Failure to Maintain Ordered Cervical Collar for Resident With C1–C2 Fracture
Penalty
Summary
The facility failed to ensure that a resident with a known C1–C2 cervical fracture had his cervical collar (C‑collar) in place as ordered. The resident’s face sheet documented a nondisplaced fracture of the first cervical vertebra, unspecified dementia, and a history of falls. Nursing progress notes indicated the resident was admitted with a C‑collar due to a traumatic closed C1 fracture, and physician orders dated March 4, 2026 directed that the C‑collar be on at all times. The resident’s care plan, initiated the same day, identified the need for a brace due to limitation in range of motion and C1 fracture, with an intervention to apply the brace per MD order. A CNA reported that on the day after admission, the resident had been in bed with the C‑collar on, but after hearing a noise and entering the room, he found the resident on the floor with the C‑collar off and lying on the opposite side of the bed near the dresser. The CNA acknowledged the resident was supposed to have the collar on at all times and was a high fall risk.

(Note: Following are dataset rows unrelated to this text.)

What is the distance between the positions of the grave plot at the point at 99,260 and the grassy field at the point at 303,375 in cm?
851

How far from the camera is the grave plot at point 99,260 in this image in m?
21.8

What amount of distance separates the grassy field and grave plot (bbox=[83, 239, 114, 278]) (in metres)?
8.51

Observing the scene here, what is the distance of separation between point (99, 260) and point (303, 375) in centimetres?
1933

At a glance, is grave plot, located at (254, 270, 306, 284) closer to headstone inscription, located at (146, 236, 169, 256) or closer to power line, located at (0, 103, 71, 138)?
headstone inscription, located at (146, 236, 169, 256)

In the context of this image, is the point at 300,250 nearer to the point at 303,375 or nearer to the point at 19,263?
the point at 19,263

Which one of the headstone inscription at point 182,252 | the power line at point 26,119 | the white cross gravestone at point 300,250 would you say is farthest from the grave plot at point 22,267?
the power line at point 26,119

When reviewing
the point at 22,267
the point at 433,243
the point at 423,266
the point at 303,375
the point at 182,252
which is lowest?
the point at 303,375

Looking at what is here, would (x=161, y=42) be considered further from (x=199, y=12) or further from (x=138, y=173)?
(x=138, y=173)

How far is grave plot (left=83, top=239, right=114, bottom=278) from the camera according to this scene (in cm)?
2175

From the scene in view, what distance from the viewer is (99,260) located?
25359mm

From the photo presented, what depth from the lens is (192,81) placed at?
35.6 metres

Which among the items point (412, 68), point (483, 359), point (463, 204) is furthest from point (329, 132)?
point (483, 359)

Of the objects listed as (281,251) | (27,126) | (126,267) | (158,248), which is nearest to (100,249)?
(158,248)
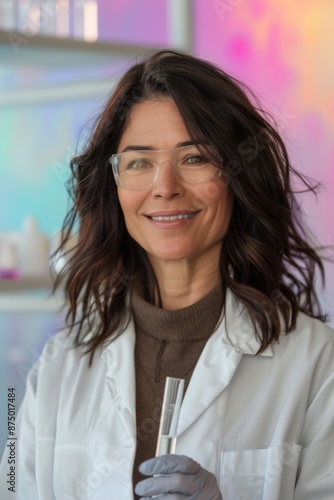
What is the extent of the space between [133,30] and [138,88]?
5.54 ft

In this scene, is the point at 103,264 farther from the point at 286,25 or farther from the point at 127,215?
the point at 286,25

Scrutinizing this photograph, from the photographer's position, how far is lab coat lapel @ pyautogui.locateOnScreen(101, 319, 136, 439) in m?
1.54

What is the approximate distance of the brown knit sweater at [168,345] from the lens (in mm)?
1573

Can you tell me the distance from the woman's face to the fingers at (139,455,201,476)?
0.39m

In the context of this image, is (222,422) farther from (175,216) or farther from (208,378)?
(175,216)

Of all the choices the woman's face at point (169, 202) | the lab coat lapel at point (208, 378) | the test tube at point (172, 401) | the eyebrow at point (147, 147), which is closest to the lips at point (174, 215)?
the woman's face at point (169, 202)

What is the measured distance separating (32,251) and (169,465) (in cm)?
100

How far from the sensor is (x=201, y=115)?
1514 millimetres

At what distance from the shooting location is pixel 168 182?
1511mm

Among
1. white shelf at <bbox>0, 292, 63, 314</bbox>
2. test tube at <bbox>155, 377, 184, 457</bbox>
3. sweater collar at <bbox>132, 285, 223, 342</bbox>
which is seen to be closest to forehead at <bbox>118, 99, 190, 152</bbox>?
sweater collar at <bbox>132, 285, 223, 342</bbox>

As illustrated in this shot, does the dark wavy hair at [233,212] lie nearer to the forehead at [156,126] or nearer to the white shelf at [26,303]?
the forehead at [156,126]

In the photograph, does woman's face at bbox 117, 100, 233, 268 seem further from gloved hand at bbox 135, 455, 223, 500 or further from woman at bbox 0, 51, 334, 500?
gloved hand at bbox 135, 455, 223, 500

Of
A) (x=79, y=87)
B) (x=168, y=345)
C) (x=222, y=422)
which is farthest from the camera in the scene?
(x=79, y=87)

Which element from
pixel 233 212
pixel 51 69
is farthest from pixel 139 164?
pixel 51 69
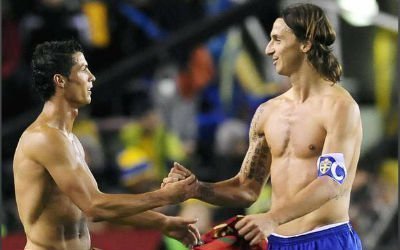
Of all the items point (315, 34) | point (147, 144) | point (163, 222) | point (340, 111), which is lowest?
point (147, 144)

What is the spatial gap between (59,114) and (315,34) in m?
1.59

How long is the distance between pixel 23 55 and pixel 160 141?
5.22ft

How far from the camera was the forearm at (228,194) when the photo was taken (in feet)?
25.7

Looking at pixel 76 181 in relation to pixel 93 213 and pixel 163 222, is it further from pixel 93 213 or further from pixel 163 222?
pixel 163 222

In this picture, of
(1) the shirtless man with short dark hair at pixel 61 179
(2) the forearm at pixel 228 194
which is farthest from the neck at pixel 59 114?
(2) the forearm at pixel 228 194

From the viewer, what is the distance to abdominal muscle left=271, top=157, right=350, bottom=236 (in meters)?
7.34

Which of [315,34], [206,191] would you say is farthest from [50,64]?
[315,34]

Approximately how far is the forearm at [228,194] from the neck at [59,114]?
909 mm

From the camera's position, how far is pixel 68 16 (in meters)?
12.6

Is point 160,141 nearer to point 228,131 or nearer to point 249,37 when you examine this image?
point 228,131

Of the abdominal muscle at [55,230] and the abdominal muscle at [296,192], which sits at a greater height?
the abdominal muscle at [296,192]

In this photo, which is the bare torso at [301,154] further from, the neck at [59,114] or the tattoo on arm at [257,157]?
the neck at [59,114]

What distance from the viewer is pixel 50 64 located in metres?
7.60

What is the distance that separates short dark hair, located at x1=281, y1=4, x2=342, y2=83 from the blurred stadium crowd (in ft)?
13.9
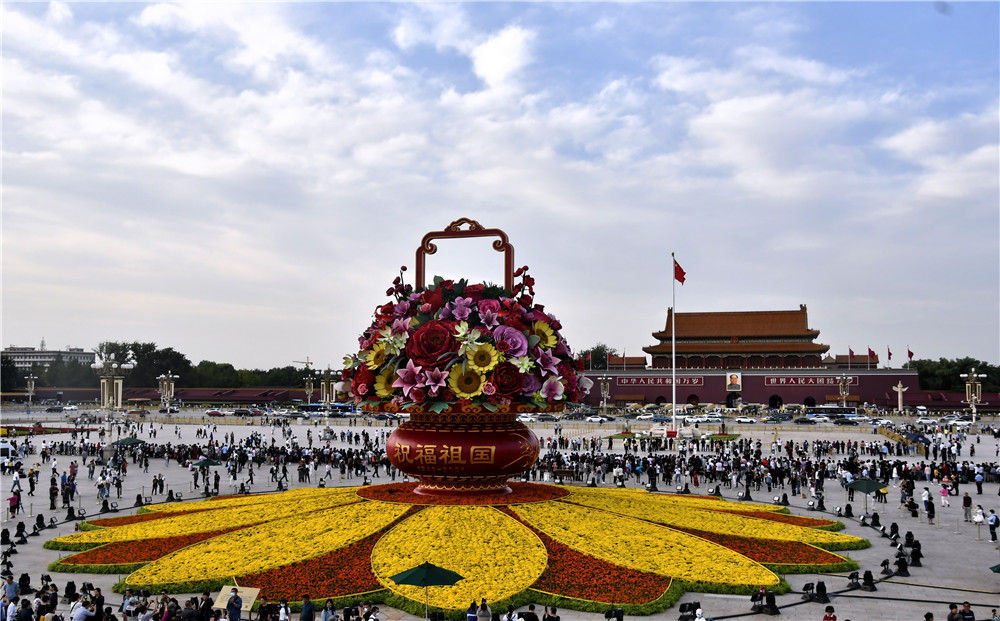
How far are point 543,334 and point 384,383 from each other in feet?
12.5

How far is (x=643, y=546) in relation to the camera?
15.5 meters

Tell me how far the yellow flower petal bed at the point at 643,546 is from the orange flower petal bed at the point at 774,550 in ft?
A: 1.68

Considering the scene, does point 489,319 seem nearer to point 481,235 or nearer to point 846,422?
point 481,235

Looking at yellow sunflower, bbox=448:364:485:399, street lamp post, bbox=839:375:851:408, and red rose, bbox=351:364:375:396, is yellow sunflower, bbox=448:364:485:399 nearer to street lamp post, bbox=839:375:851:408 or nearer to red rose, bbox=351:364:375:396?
red rose, bbox=351:364:375:396

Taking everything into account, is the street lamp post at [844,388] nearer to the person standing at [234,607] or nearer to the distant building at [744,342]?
the distant building at [744,342]

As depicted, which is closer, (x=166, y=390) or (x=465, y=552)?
(x=465, y=552)

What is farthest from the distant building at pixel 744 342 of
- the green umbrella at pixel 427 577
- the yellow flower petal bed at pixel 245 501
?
the green umbrella at pixel 427 577

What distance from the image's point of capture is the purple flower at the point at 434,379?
16.0 metres

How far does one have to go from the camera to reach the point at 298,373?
140375 millimetres

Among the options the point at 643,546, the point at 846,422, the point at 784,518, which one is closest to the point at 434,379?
the point at 643,546

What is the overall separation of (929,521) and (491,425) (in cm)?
1764

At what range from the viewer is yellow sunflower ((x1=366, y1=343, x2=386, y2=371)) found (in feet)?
56.0

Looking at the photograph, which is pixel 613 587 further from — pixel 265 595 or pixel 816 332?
pixel 816 332

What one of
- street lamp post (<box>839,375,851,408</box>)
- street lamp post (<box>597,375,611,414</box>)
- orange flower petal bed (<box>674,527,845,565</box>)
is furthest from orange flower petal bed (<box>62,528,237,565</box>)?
street lamp post (<box>839,375,851,408</box>)
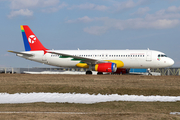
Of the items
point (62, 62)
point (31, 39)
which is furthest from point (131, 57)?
point (31, 39)

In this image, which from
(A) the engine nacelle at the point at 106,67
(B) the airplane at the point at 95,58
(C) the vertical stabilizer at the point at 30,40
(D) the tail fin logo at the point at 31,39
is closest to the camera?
(A) the engine nacelle at the point at 106,67

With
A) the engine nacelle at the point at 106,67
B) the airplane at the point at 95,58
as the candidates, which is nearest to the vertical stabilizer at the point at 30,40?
the airplane at the point at 95,58

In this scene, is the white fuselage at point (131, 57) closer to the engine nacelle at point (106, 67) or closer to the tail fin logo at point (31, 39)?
the engine nacelle at point (106, 67)

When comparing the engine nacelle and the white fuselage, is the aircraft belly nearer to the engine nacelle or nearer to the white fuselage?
the white fuselage

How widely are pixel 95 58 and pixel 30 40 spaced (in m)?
13.2

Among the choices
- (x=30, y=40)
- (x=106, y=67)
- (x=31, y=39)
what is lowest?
(x=106, y=67)

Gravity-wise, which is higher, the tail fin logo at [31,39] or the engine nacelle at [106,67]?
the tail fin logo at [31,39]

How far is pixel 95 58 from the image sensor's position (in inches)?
1596

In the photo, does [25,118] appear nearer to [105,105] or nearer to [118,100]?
[105,105]

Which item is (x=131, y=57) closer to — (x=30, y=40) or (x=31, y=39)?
(x=31, y=39)

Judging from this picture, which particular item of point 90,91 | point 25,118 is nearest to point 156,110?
point 25,118

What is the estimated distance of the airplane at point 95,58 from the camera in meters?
38.0

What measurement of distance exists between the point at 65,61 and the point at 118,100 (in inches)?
1067

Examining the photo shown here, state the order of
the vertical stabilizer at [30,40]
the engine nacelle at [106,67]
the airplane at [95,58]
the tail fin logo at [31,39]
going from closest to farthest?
the engine nacelle at [106,67] → the airplane at [95,58] → the vertical stabilizer at [30,40] → the tail fin logo at [31,39]
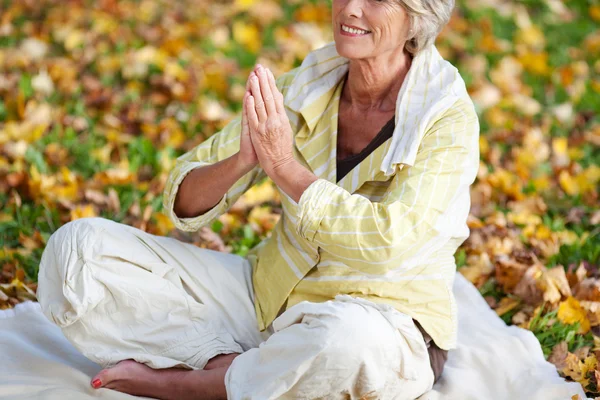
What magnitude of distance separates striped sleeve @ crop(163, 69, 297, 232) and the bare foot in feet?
1.64

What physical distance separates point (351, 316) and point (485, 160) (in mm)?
2479

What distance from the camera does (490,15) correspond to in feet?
21.2

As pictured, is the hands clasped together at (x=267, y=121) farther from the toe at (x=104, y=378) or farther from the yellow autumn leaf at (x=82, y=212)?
the yellow autumn leaf at (x=82, y=212)

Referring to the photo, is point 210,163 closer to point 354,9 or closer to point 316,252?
point 316,252

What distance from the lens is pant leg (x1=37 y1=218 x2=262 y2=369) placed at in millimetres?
2559

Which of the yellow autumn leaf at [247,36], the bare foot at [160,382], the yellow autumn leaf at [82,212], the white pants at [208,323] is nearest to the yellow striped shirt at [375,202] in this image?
the white pants at [208,323]

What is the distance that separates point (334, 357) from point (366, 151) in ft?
2.34

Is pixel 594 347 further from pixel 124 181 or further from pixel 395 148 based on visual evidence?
pixel 124 181

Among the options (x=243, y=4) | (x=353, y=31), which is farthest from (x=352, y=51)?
(x=243, y=4)

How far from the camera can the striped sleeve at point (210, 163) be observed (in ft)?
9.18

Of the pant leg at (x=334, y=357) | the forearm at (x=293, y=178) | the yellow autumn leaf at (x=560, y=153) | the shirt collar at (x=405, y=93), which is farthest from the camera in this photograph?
the yellow autumn leaf at (x=560, y=153)

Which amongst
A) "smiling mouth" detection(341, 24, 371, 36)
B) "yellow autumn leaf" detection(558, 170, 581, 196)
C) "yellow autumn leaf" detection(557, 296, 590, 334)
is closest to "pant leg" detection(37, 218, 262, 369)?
"smiling mouth" detection(341, 24, 371, 36)

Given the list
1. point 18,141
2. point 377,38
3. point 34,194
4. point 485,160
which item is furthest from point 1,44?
point 377,38

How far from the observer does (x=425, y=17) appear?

A RN stated she was the nurse who sent the resident to the ED after the fall and confirmed that the resident did not have the C‑collar on when she assessed him, despite the order for continuous use due to prior fractures. EMS documentation showed staff last checked on the resident around 9:00 PM and found him on the floor about 50 minutes later, with paramedics noting a deformity of the right hip and stabilizing the hip with a blanket before transport. The EMS record did not show that the C‑collar was reapplied, provided to EMS, or that EMS was informed of the existing neck fracture before transport. The ED note later documented that the facility nurse reported a known closed C1–C2 neck fracture and that the patient arrived without a C‑collar, prompting the ED physician to apply an Aspen collar. A physical therapist stated it was the nursing department’s responsibility to ensure devices were placed and removed as ordered and noted that cognitively impaired residents may remove devices, requiring staff monitoring to ensure devices remain in place.